The U. S. Department of Health and Human Services (HHS) Office of Inspector General (OIG) began the new fiscal year, as it does each October 1, by issuing its annual Work Plan. The FY 2009 Work Plan identifies priorities primarily targeted by the Office of Audit Services and the Office of Evaluation and Inspections. OIG draws on a number of sources in planning which projects to prioritize each year, including statutorily mandated activities, requests from Congress or the Secretary of Health and Human Services (Secretary), and significant management and performance challenges facing HHS. Many projects can be traced directly to newspaper headlines: issues that catch the attention of OIG through its enforcement and case settlements often translate into new audit and evaluation projects.
This year, OIG projects are focusing on some familiar themes — quality of care and durable medical equipment (DME) as well as some newer themes — provider-based status, Part D, and the Comprehensive Error Rate Testing (CERT) Program.
Provider-Based Status for Inpatient and Outpatient Facilities and Hospital Ownership of Physician Practices. OIG’s interest in hospital provider-based operations continues with two new or reconstituted reviews. The term “provider-based” identifies a department, location, facility, or entity as a formal part of a main “provider” for Medicare purposes. When a hospital identifies such a facility as provider-based, the services rendered there qualify for hospital-level inpatient or outpatient reimbursement — as opposed to reimbursement for a freestanding entity. While the concept has been incorporated into the Medicare program since the 1960s, it was formalized following the creation of the Outpatient Prospective Payment System. Simultaneously, OIG raised concerns about potential abuse of the status through several reviews in 1999 and 2000. OIG noticed the project in its 2005 Work Plan and in the 2005 Supplemental Compliance Guidance for Hospitals.
Two reviews will explore whether hospitals are, in fact, complying with the regulatory criteria for provider-based status. The first review will look at a variety of compliance issues arising from the regulations.

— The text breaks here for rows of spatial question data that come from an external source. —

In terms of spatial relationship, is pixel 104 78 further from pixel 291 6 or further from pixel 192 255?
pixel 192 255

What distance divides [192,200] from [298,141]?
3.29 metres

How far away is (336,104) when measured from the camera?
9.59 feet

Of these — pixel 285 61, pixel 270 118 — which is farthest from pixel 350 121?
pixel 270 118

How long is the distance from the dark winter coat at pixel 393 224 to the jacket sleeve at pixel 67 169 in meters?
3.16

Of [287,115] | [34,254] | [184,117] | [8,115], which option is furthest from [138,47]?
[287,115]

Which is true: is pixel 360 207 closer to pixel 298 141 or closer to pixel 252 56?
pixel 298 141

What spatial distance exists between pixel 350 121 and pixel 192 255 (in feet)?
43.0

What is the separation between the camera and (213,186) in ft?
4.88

The second review focuses on the same question addressed in the 1999 report: whether “hospital-owned physician practices” hold a provider-based designation properly. One curious line in the Work Plan has already stirred some questions in the provider community: “CMS [the Centers for Medicare & Medicaid Services] has the authority to grant provider-based status.” While true, the regulations also make clear that hospitals need not request (or “attest” to) provider-based status to be entitled to reimbursement. In light of OIG’s continued interest in this issue, hospital compliance programs should put this issue on their own work plans.

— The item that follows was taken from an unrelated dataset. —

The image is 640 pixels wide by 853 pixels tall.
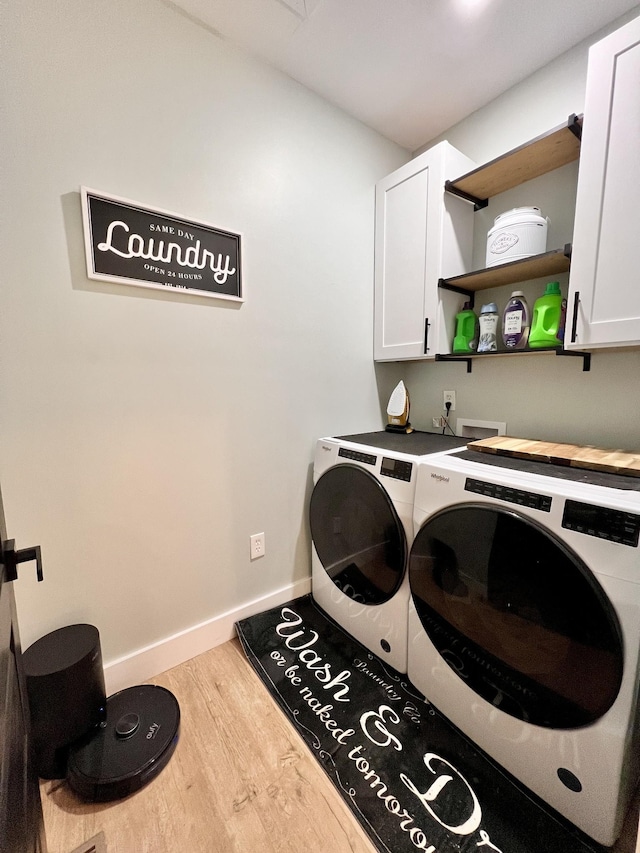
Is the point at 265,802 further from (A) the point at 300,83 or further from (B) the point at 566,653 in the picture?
(A) the point at 300,83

Inpatient Hospital Payments for New Technologies. OIG will review payments made to hospitals for “new” services and technologies. “New” medical services and technologies are defined by regulation, and a hospital may receive additional payment if the new service or technology is demonstrated to be otherwise inadequately paid under the diagnosis-related group (DRG) system. OIG will determine whether hospitals have submitted claims in accordance with these criteria and were reimbursed appropriately for costs associated with the new services and technologies.

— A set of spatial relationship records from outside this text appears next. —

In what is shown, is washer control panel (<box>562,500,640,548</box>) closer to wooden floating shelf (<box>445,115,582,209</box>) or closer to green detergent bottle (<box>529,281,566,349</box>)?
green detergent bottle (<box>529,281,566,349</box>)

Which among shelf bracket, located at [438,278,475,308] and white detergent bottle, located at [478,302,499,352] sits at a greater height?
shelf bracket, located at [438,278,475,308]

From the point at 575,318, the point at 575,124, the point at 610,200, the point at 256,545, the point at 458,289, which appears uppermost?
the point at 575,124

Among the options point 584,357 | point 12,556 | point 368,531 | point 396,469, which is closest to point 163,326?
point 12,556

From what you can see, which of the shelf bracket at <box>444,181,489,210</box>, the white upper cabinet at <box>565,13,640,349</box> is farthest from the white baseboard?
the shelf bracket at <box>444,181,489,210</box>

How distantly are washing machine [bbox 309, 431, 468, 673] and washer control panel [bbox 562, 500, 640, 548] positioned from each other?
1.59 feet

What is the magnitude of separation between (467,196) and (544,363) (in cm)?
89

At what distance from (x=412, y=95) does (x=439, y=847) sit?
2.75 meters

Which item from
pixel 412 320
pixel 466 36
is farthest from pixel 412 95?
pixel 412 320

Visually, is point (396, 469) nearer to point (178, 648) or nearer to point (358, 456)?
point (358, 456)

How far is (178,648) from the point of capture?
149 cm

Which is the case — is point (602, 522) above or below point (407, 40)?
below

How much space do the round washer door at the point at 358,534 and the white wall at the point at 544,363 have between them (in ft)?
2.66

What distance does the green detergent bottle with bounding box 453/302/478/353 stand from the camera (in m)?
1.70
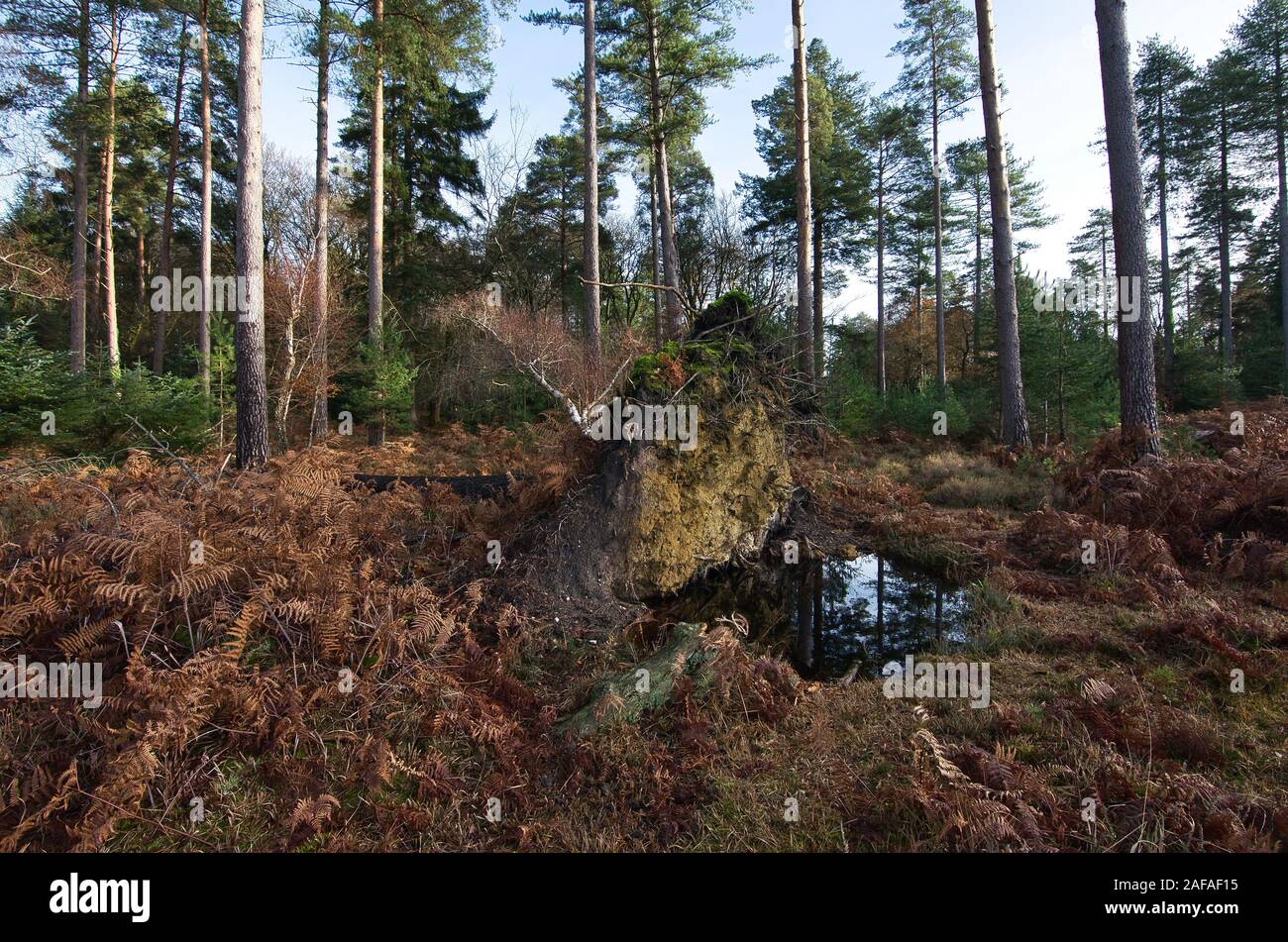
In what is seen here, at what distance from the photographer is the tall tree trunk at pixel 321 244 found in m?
14.4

Inpatient Rehabilitation Facility Payments. OIG will review inpatient rehabilitation facilities’ (IRF) claims for Medicare reimbursement when patients are transferred from IRFs to other IRFs, long-term care hospitals (LTCH), acute inpatient hospitals, or nursing homes. The review will focus on whether appropriate adjustments are made to the prospective payment system (PPS) for IRFs when patients are transferred to these providers.
Reliability of Hospital-Reported Quality Measure Data. OIG will review hospitals’ controls related to quality of care data that they submit to CMS. Hospitals are required to report quality measures for a set of 10 indicators. Hospitals that fail to report these measures to CMS receive a two-percent payment reduction. OIG will determine whether hospitals have implemented sufficient controls to ensure that their quality measurement data are valid.
Coding and Documentation Changes Under the Medicare Severity Diagnosis-Related Group System. OIG will review the impact of the Medicare severity diagnosis-related group (MS-DRG) system. The MS-DRG system is a new system for hospital inpatient reimbursement, developed to improve recognition of severity of illness and resource consumption. OIG will examine coding trends and patterns under the new system and determine whether any specific MS-DRGs are vulnerable to potential upcoding.
Serious Medical Errors (“Never Events”). As dictated by the Tax Relief and Health Care Act of 2006, OIG is conducting a study of serious medical errors, also known as never events. The study will focus on: the extent to which the Medicare program paid, denied payment, or recouped payment for services furnished in connection with such events; the extent to which beneficiaries paid for such services; CMS’s administrative processes for detecting and paying for never events; and hospital compliance with CMS requirements.
Part B Services in Nursing Homes: Mental Health Needs and Psychotherapy Services. Nursing homes are required by regulation to provide care and services necessary to attain or maintain the highest practicable physical, mental, and psychosocial well-being of each resident. OIG will review psychotherapy services provided to skilled nursing facility (SNF) residents during noncovered Part A stays to determine medical necessity, appropriateness of coding, and documentation.
Oversight of Nursing Home Minimum Data Set Data. OIG will review CMS’s oversight of nursing homes’ Minimum Data Set (MDS). Nursing homes are required to conduct accurate, comprehensive assessments for residents using a resident assessment instrument that includes the MDS. MDS data include the residents’ physical and cognitive functioning, health status and diagnoses, preferences, and life-care wishes. MDS data form the basis of CMS’s SNF PPS and are used by approximately half of the states as the basis of their Medicaid payment systems. OIG will review CMS’s processes for ensuring that nursing homes submit accurate and complete MDS data.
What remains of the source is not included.